Kirkus Reviews QR Code
LISTENING TO THE LAW by Amy Coney Barrett

LISTENING TO THE LAW

Reflections on the Court and Constitution

by Amy Coney Barrett

Pub Date: Sept. 9th, 2025
ISBN: 9780593421864
Publisher: Sentinel

A justice explains the Supreme Court’s work with clarity and restraint.

At once accessible and unexpectedly engaging, Barrett’s first book distills often complex constitutional ideas into a clear account of the court’s work and the philosophy that shapes her approach. Barrett traces her path from law clerk to 103rd associate justice in 2020, while also demystifying the court’s daily operations.
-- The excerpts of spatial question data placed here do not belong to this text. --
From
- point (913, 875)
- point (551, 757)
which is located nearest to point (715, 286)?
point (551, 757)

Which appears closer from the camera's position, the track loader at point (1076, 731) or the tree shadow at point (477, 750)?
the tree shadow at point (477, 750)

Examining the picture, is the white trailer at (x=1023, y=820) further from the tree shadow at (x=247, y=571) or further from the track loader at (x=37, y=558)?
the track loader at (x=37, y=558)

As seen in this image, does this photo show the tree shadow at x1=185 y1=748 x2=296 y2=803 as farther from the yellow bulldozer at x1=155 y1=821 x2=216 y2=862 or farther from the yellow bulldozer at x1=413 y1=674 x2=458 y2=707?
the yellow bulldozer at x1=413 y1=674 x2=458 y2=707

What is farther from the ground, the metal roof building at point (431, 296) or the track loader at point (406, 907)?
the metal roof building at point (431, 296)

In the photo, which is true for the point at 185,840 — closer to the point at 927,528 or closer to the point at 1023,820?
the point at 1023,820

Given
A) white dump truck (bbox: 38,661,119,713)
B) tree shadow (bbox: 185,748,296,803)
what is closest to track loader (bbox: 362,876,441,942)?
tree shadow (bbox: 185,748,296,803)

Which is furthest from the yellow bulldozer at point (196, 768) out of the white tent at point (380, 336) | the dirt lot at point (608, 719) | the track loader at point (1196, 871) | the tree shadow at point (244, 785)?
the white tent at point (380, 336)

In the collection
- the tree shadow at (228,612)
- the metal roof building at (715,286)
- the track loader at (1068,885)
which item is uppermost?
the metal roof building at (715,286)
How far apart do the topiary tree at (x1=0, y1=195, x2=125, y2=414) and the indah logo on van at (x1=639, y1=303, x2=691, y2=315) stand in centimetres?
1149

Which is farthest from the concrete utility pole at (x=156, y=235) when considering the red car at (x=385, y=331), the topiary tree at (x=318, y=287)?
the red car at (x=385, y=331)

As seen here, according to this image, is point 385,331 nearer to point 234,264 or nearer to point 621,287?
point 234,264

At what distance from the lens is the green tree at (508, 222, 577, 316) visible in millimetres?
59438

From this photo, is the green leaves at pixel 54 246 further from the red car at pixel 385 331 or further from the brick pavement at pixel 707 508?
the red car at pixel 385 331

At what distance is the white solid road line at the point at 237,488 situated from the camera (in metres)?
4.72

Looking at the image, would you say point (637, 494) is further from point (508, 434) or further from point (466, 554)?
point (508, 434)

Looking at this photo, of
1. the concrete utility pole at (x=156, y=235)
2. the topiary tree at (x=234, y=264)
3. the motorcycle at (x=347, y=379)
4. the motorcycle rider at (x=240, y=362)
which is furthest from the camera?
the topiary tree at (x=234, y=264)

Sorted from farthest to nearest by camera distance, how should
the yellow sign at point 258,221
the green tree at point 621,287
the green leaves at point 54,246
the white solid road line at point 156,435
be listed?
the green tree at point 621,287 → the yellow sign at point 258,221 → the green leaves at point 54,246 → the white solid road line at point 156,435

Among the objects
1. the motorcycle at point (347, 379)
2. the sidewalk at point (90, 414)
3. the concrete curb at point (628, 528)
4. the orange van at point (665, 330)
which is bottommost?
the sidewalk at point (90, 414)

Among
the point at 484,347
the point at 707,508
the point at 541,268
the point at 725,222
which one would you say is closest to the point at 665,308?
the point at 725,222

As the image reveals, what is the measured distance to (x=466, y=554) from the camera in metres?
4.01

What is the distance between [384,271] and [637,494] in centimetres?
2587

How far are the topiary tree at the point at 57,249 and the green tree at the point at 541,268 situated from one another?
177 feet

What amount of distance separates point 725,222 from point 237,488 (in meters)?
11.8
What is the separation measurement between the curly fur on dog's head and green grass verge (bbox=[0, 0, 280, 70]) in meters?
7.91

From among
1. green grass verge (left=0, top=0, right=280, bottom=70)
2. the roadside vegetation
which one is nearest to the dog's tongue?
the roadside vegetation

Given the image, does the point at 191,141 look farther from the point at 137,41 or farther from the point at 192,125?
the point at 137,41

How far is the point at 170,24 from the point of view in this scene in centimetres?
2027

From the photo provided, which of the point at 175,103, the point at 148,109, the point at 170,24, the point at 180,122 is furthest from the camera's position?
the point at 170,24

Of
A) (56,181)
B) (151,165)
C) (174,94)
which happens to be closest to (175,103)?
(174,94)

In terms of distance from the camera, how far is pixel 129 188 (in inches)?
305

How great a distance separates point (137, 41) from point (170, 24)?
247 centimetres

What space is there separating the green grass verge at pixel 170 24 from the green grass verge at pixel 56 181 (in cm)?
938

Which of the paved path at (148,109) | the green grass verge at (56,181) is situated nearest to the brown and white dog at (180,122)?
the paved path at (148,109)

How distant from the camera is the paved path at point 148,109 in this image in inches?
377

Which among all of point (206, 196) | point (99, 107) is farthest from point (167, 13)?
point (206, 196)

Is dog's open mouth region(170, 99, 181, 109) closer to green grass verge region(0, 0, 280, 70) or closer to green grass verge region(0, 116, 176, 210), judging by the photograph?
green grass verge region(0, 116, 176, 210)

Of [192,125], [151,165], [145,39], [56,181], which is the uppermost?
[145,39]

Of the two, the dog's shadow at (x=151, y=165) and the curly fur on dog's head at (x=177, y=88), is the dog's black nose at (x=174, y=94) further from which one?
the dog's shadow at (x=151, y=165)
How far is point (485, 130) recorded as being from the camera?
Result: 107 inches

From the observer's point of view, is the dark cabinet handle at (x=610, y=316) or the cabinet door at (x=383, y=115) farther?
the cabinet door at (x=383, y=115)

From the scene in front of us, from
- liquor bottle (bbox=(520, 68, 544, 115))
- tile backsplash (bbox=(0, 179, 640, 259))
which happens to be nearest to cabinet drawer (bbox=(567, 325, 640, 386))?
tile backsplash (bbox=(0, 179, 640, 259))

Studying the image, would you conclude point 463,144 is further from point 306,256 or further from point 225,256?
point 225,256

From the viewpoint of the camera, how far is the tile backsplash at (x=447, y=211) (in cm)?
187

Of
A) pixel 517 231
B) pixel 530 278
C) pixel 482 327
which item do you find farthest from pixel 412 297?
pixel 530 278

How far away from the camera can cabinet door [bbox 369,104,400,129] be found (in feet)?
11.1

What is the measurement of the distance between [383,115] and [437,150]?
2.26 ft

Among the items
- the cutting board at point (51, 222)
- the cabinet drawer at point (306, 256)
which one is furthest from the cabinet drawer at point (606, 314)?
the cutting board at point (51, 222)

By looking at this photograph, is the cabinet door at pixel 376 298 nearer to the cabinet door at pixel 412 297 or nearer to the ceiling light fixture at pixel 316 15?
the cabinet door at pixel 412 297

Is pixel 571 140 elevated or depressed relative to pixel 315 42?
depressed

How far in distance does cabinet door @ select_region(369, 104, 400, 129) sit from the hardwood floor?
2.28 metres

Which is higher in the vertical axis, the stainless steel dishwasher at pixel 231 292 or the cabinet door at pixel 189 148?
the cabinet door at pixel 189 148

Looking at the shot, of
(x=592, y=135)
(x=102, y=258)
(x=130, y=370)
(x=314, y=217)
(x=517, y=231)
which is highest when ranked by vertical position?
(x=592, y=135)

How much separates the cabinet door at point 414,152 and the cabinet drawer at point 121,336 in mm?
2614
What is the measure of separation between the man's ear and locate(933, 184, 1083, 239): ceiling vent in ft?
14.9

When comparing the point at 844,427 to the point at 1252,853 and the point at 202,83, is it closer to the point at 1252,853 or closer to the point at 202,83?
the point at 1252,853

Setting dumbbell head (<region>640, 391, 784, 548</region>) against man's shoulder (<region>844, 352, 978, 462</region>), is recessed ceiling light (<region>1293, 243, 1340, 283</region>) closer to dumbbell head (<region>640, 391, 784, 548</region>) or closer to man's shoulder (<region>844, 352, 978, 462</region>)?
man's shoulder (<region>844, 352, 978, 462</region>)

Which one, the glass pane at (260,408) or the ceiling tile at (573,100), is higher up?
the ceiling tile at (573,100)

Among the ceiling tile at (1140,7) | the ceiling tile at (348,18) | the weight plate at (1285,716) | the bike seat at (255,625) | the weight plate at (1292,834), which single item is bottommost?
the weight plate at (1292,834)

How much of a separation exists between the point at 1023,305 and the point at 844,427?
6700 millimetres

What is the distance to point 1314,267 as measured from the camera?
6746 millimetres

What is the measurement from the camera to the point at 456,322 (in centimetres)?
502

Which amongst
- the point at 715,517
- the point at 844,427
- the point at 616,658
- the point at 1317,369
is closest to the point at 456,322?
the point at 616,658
She emphasizes collegiality—“The success of a multi-member court rides on the ability to disagree respectfully”—although this sentiment seems to go against her rare rebuke of fellow Justice Ketanji Brown Jackson (over Jackson’s criticism of President Trump’s attempt to ban birthright citizenship). At the core is Barrett’s explanation of originalism. “I’m not an originalist because I think that history yields easy answers or prevents bad judging,” she writes. “I’m an originalist because I think that it’s the right way to think about law.” She broadens her account to explore the origins of the Constitution, the reasoning behind landmark cases, and the importance of reading full opinions rather than headlines. Her treatment of the controversial Dobbs v. Jackson Women’s Health Organizationdecision, which overturned Roe v. Wade, illustrates this method. She outlines both majority and dissenting arguments, illuminating sharply different views of the court’s role. While instructive, this analysis stops short of grappling with the political consequences of the ruling. What’s absent within her narrative is striking precisely because it contrasts with the candor evident elsewhere in the book. Despite her emphasis on clarity and transparency, Barrett avoids addressing the court’s most disputed recent decisions, the perception that it has often deferred to the Trump administration, and the intensifying debate over judicial ethics and structural reform—including proposals for stricter financial disclosures, recusal standards, and even term limits. She does, however, point to the law’s unambiguous force: In 1951, the 22nd Amendment established that “[n]o person shall be elected to the office of the President more than twice.” That constitutional rule, she underscores, “leaves no room for second-guessing.”

A lucid guide to how one Supreme Court justice believes the court should do its work.